Thursday, 13 June 2019 at 5:30 pm – Thursday, 13 June 2019 at 6:30 pm
The Rael/Real of Psychogeography: Urban walking as a method of ameliorating castration anxiety in Genesis’ The Lamb Lies Down on Broadway
Date: Thursday 13th June 2019
Time: 5.30pm - 6.30pm
Location: GM LT4, Geoffrey Manton Building, Manchester Met
Tickets: Free - Just turn up!
Rael is not real, but he is a popular culture representation of a real individual who is a stranger in a new city. As a recent immigrant to New York, Rael has to negotiate the alien space that has suddenly become his home. Part hero, part graffiti artist, part urban explorer, we witness our protagonist traversing the physical landscape of the city and that of his own psyche.
This paper explores the Lacanian concepts of castration anxiety, lack, the Other, and the real, in the context of the album The Lamb Lies Down on Broadway (Genesis, 1974). It examines the anxiety displayed in the character of the story and his attempts to work through this by using the landscape of the city as a vehicle for his own self-therapy.
By analysing Rael’s behaviour in the story, Richardson demonstrates that by taking a psychogeographic approach to the physical space of the city, and the abstract space of his own mind, Rael manages to work his way through the aesthetics of living in New York, as a foreigner, by facing his own troubled past.

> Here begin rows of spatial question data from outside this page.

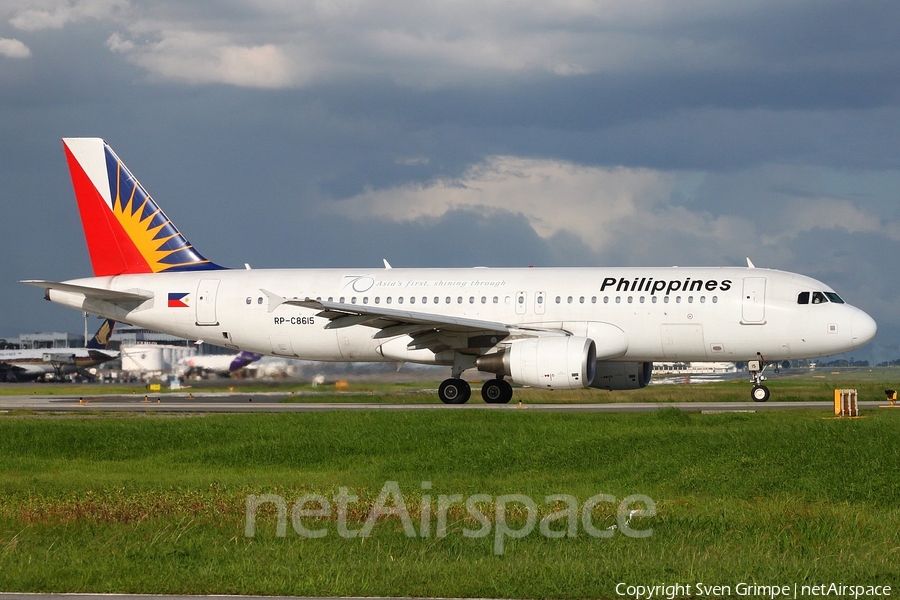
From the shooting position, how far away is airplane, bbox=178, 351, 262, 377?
4031cm

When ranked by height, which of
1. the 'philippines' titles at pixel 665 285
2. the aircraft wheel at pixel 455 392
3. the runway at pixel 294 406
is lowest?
the runway at pixel 294 406

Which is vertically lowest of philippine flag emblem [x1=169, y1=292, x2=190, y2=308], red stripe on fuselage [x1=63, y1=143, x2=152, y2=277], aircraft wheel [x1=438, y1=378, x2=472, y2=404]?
aircraft wheel [x1=438, y1=378, x2=472, y2=404]

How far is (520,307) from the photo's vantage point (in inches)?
1222

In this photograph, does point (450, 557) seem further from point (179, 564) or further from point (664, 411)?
point (664, 411)

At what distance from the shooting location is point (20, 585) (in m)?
9.28

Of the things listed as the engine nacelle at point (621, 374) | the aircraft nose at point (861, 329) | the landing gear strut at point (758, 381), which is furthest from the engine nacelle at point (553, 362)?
the aircraft nose at point (861, 329)

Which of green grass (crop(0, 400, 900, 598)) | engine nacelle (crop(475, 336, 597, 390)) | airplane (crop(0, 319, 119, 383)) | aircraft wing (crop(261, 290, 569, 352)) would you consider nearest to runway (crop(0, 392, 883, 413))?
engine nacelle (crop(475, 336, 597, 390))

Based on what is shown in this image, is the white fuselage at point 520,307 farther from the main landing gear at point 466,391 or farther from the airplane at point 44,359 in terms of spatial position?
the airplane at point 44,359

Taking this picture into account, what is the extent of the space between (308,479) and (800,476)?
23.8 ft

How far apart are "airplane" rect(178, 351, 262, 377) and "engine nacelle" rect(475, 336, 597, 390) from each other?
46.0ft

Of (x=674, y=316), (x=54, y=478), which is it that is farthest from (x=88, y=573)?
(x=674, y=316)

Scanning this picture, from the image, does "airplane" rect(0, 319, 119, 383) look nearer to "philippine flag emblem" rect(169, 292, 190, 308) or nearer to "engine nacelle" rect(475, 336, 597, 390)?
"philippine flag emblem" rect(169, 292, 190, 308)

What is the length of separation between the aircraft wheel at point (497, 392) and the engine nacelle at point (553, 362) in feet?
8.63

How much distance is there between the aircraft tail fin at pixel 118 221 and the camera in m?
35.2
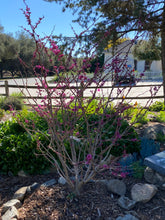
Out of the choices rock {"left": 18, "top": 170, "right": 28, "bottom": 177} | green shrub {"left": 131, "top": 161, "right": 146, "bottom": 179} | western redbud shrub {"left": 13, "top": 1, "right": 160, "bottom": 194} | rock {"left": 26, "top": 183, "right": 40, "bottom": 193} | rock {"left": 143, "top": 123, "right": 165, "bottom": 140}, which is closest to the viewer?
western redbud shrub {"left": 13, "top": 1, "right": 160, "bottom": 194}

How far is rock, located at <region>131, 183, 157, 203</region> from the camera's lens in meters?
2.18

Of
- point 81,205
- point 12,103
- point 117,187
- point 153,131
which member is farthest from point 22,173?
point 12,103

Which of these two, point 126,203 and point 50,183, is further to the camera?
point 50,183

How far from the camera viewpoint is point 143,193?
2.21 meters

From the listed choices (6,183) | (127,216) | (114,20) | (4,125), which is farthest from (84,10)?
(127,216)

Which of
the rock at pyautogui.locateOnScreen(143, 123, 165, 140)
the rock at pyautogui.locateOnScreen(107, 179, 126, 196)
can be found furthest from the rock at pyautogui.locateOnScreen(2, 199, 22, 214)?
the rock at pyautogui.locateOnScreen(143, 123, 165, 140)

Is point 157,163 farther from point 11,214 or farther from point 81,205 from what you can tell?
point 11,214

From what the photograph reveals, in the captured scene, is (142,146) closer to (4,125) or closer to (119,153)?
(119,153)

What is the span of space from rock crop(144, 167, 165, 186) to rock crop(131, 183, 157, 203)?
0.23 meters

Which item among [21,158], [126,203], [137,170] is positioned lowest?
[126,203]

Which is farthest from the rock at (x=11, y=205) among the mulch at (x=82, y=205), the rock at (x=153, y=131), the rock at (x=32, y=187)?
the rock at (x=153, y=131)

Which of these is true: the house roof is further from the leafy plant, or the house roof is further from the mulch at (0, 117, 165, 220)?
the leafy plant

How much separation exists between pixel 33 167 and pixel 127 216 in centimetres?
147

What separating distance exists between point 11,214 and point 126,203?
1.18m
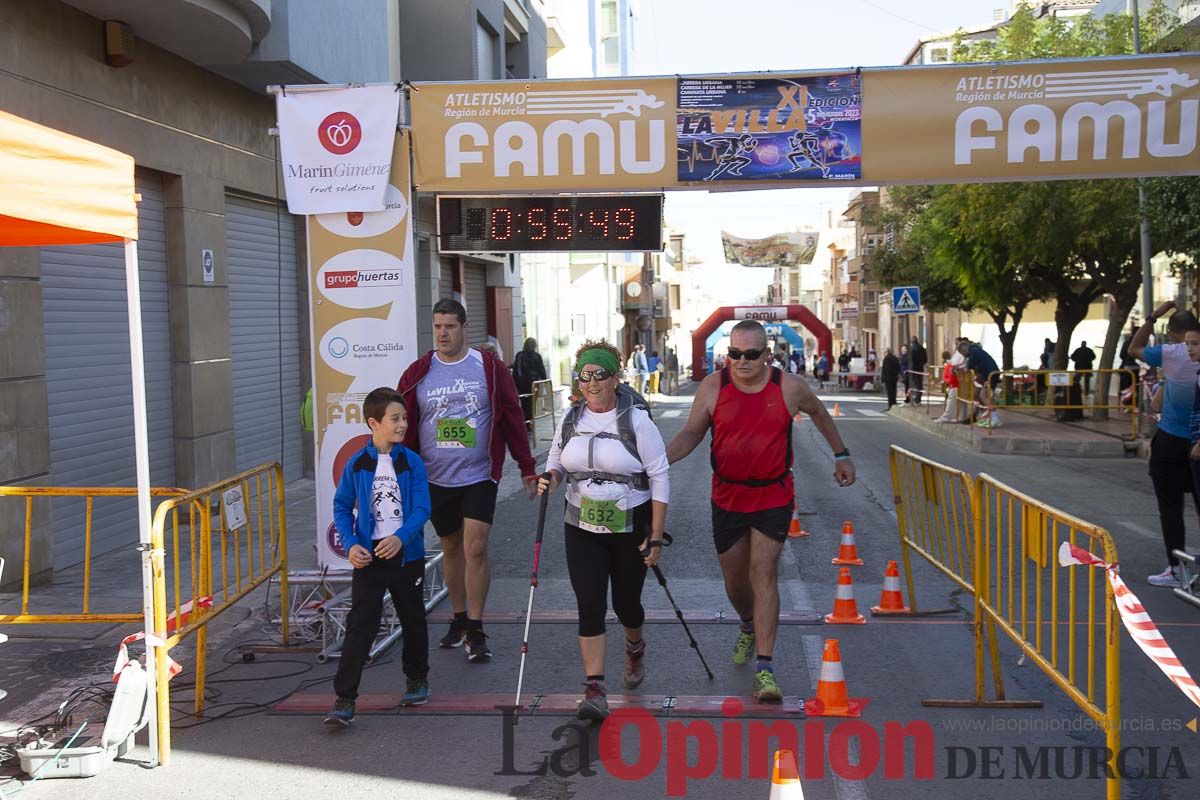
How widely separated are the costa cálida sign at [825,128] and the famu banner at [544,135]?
10 millimetres

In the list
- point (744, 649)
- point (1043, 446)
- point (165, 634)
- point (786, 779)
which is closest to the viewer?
point (786, 779)

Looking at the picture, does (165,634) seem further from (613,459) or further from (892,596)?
(892,596)

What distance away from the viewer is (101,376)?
34.9ft

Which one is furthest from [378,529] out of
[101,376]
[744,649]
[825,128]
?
[101,376]

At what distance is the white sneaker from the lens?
8573 mm

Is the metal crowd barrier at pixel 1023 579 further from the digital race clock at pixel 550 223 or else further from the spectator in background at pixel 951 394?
the spectator in background at pixel 951 394

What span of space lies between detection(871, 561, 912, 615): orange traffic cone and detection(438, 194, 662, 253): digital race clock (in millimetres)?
3452

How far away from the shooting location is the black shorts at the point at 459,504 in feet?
22.9

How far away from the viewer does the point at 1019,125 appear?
28.0ft

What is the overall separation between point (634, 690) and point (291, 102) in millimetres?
4668

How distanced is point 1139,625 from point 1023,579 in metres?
1.08

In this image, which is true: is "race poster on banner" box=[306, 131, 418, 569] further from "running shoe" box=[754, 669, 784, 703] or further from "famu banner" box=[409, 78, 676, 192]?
"running shoe" box=[754, 669, 784, 703]

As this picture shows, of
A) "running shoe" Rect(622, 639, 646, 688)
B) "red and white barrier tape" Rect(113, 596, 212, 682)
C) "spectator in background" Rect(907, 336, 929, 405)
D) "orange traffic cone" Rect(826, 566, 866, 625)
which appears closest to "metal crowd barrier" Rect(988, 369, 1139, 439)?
"spectator in background" Rect(907, 336, 929, 405)

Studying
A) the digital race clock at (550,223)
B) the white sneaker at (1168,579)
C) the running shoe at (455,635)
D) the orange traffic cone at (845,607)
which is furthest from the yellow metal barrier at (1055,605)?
the digital race clock at (550,223)
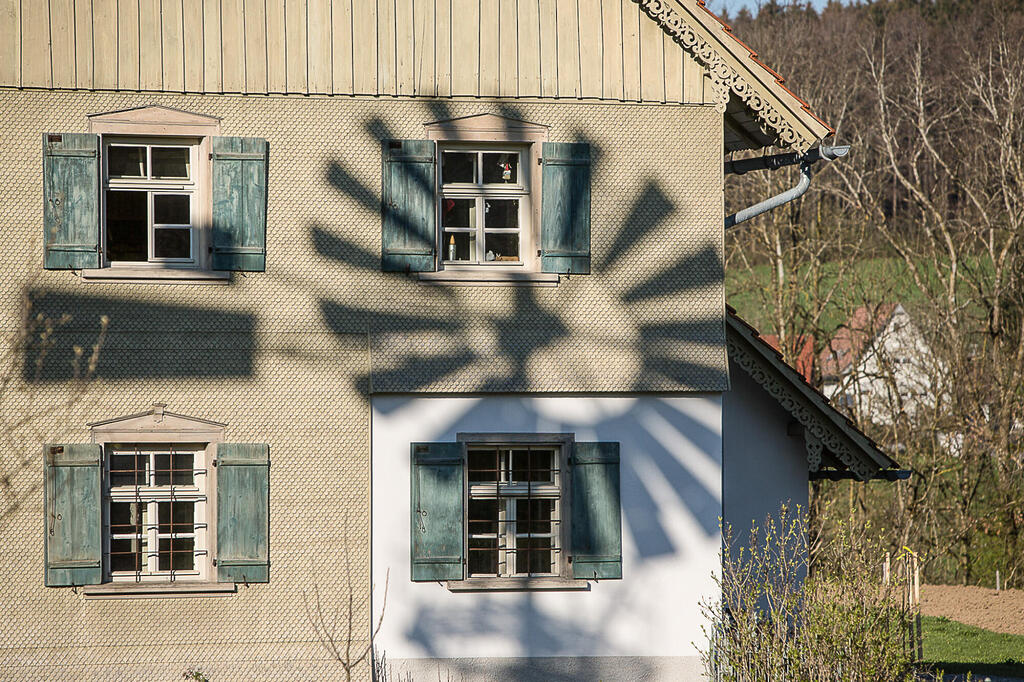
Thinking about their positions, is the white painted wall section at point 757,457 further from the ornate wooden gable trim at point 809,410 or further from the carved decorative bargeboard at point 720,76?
the carved decorative bargeboard at point 720,76

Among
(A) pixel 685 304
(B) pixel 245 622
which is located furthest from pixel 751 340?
(B) pixel 245 622

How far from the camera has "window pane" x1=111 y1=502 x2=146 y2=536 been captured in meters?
9.55

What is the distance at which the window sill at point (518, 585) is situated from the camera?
9711 millimetres

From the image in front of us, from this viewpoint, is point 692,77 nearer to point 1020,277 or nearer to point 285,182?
point 285,182

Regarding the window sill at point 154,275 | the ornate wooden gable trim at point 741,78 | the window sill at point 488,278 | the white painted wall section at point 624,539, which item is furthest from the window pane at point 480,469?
the ornate wooden gable trim at point 741,78

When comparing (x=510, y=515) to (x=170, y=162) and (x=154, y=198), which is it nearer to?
(x=154, y=198)

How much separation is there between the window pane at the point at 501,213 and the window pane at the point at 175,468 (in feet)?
10.4

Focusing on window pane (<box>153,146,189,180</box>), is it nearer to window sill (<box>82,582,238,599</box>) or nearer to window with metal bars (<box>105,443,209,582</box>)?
window with metal bars (<box>105,443,209,582</box>)

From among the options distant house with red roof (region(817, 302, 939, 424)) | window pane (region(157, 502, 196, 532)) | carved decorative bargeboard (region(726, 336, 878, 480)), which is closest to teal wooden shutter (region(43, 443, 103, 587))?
window pane (region(157, 502, 196, 532))

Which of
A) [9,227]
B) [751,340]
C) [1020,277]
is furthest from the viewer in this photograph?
[1020,277]

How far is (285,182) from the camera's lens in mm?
9773

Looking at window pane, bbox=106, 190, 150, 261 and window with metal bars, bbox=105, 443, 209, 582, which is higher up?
window pane, bbox=106, 190, 150, 261

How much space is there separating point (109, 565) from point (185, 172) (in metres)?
3.28

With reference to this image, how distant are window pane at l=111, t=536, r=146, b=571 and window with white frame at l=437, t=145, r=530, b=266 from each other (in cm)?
344
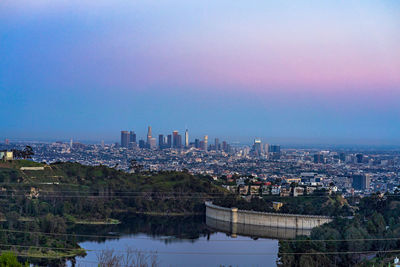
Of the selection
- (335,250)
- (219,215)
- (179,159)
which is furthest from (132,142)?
(335,250)

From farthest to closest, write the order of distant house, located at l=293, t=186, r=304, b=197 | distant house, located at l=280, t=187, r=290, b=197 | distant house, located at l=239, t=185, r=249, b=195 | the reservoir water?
distant house, located at l=239, t=185, r=249, b=195 < distant house, located at l=280, t=187, r=290, b=197 < distant house, located at l=293, t=186, r=304, b=197 < the reservoir water

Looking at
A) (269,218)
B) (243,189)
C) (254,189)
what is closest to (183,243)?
(269,218)

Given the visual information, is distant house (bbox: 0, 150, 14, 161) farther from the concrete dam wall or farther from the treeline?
the concrete dam wall

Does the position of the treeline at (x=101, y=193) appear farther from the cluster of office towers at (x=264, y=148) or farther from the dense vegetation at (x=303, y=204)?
the cluster of office towers at (x=264, y=148)

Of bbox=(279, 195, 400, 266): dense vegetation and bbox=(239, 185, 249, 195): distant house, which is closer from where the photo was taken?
Result: bbox=(279, 195, 400, 266): dense vegetation

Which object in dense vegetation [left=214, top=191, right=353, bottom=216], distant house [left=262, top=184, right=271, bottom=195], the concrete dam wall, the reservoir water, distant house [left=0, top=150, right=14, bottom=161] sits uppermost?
distant house [left=0, top=150, right=14, bottom=161]

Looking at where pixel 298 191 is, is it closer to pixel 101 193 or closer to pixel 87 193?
pixel 101 193

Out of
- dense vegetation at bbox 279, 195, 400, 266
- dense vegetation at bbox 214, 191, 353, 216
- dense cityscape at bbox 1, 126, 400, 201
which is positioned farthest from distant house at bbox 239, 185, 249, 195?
dense vegetation at bbox 279, 195, 400, 266
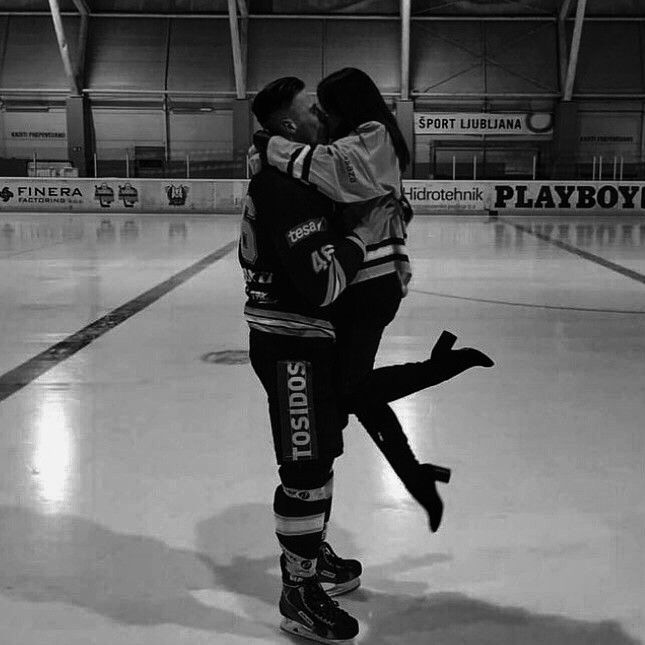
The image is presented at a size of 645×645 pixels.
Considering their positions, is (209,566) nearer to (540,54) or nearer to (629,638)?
(629,638)

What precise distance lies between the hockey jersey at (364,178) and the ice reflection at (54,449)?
1.78 meters

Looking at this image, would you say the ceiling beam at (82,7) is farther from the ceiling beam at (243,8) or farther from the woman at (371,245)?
the woman at (371,245)

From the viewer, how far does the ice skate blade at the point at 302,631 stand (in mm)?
2689

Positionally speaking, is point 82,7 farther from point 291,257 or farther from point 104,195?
point 291,257

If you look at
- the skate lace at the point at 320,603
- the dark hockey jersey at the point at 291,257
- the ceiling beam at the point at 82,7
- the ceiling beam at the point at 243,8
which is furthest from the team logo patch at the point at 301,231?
the ceiling beam at the point at 82,7

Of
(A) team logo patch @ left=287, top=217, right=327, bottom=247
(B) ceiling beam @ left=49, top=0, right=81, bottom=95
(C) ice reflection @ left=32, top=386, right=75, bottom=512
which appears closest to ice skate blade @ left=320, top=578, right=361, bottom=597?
(A) team logo patch @ left=287, top=217, right=327, bottom=247

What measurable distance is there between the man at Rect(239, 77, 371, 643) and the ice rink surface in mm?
136

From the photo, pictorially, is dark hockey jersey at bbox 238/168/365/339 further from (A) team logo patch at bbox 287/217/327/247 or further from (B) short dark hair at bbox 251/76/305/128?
(B) short dark hair at bbox 251/76/305/128

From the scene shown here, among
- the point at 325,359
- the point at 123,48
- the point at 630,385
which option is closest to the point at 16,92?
the point at 123,48

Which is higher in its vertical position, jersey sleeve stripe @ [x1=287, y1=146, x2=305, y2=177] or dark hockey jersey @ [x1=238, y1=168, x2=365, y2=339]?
jersey sleeve stripe @ [x1=287, y1=146, x2=305, y2=177]

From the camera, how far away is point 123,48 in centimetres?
3253

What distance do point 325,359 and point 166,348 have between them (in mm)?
4567

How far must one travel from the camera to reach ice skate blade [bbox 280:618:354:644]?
269 centimetres

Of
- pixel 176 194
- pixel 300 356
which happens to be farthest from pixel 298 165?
pixel 176 194
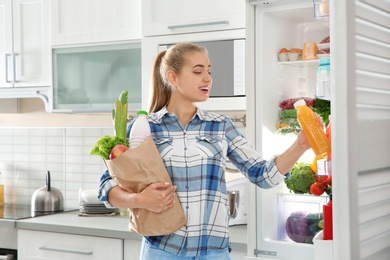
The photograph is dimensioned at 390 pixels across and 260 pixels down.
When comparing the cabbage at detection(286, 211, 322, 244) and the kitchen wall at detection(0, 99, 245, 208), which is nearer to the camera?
the cabbage at detection(286, 211, 322, 244)

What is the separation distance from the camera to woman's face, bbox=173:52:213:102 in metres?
1.99

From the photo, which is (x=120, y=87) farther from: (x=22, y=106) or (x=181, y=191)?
(x=181, y=191)

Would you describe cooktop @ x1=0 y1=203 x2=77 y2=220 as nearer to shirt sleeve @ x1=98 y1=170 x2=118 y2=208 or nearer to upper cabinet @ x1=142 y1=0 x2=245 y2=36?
upper cabinet @ x1=142 y1=0 x2=245 y2=36

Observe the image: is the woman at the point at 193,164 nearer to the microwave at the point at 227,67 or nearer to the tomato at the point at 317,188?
the tomato at the point at 317,188

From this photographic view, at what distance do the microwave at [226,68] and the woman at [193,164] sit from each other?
0.71 m

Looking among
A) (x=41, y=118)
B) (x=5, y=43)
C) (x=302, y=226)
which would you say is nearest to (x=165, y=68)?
(x=302, y=226)

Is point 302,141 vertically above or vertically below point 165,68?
below

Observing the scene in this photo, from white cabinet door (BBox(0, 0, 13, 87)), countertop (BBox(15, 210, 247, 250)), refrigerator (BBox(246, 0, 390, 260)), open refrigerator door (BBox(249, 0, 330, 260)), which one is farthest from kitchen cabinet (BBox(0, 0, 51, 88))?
refrigerator (BBox(246, 0, 390, 260))

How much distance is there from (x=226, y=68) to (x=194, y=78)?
2.68 feet

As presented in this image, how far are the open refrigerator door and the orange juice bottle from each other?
0.81 m

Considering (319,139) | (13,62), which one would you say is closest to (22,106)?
(13,62)

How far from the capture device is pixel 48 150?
12.8 feet

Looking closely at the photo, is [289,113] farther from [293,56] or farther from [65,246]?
[65,246]

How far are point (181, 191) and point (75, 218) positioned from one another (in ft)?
4.72
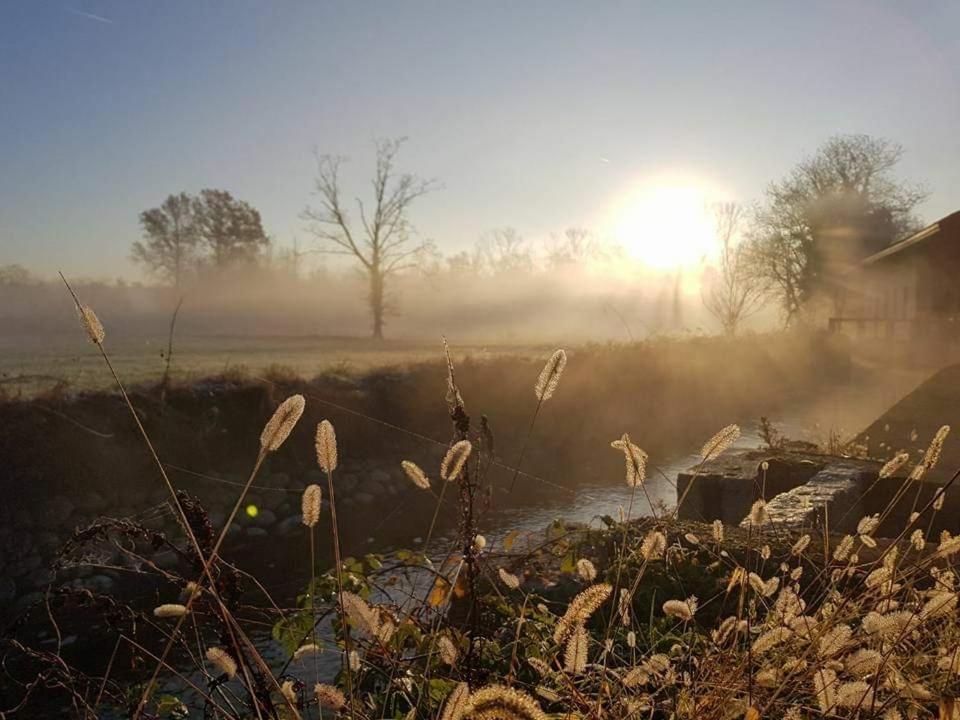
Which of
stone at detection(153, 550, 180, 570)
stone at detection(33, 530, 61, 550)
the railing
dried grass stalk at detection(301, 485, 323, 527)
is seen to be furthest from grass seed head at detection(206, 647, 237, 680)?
the railing

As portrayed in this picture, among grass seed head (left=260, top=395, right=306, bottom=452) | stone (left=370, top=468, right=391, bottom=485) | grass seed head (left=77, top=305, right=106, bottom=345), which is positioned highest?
grass seed head (left=77, top=305, right=106, bottom=345)

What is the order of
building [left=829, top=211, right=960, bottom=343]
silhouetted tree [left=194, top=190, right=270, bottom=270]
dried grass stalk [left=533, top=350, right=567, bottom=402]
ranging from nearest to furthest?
dried grass stalk [left=533, top=350, right=567, bottom=402]
building [left=829, top=211, right=960, bottom=343]
silhouetted tree [left=194, top=190, right=270, bottom=270]

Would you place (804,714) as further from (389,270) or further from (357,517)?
(389,270)

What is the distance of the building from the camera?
18.6m

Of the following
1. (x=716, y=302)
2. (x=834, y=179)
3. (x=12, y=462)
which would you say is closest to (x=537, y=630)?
(x=12, y=462)

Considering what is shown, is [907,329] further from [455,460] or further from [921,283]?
[455,460]

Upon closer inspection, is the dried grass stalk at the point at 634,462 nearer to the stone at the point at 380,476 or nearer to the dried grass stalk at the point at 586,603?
the dried grass stalk at the point at 586,603

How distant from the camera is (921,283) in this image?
69.4 feet

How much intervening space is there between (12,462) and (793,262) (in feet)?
129

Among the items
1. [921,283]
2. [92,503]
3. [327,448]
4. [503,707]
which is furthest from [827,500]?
[921,283]

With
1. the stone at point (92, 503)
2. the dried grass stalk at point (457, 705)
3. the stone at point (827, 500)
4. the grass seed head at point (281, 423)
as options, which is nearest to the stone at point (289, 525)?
the stone at point (92, 503)

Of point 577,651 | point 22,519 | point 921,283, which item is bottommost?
point 22,519

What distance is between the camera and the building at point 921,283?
733 inches

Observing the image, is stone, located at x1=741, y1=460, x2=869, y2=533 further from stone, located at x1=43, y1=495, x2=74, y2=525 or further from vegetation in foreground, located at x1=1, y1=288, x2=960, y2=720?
stone, located at x1=43, y1=495, x2=74, y2=525
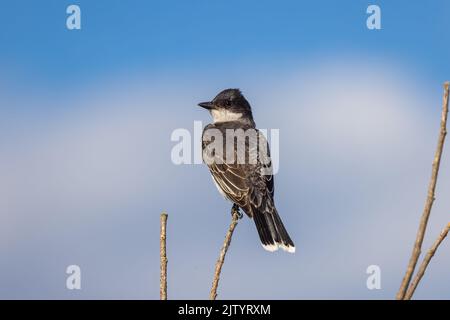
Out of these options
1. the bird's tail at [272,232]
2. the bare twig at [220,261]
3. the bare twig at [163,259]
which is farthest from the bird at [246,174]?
the bare twig at [163,259]

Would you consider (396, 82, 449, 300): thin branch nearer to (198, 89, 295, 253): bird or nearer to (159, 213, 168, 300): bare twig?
(159, 213, 168, 300): bare twig

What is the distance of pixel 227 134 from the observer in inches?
447

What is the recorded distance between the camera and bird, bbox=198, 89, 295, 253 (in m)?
9.53

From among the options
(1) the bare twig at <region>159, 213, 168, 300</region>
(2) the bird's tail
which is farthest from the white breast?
(1) the bare twig at <region>159, 213, 168, 300</region>

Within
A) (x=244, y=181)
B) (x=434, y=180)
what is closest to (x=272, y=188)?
(x=244, y=181)

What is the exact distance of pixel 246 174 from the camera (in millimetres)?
10219

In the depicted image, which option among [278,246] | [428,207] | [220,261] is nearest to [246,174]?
[278,246]

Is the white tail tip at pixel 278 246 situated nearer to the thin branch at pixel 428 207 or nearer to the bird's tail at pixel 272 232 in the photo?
the bird's tail at pixel 272 232

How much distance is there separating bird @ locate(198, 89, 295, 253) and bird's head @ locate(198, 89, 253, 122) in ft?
0.07

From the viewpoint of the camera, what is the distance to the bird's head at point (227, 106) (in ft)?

Tina Richardson is a cultural theorist and psychogeographer based at Manchester Metropolitan University. Best known for editing Walking Inside Out: Contemporary British Psychogeography (Rowman and Littlefield International 2015). Tina Richardson is currently developing and delivering the critical and contextual units in the Manchester Fashion Institute. From a cultural theory background, most of her research and publications are in the field of psychogeography and the postmodern city. Her cultural theory expertise lies in late 20th century (philosophical) cultural theory, specifically poststructural theories, but she also has an interest in the fields of Langian and Guattarian ‘anti-psychiatry’.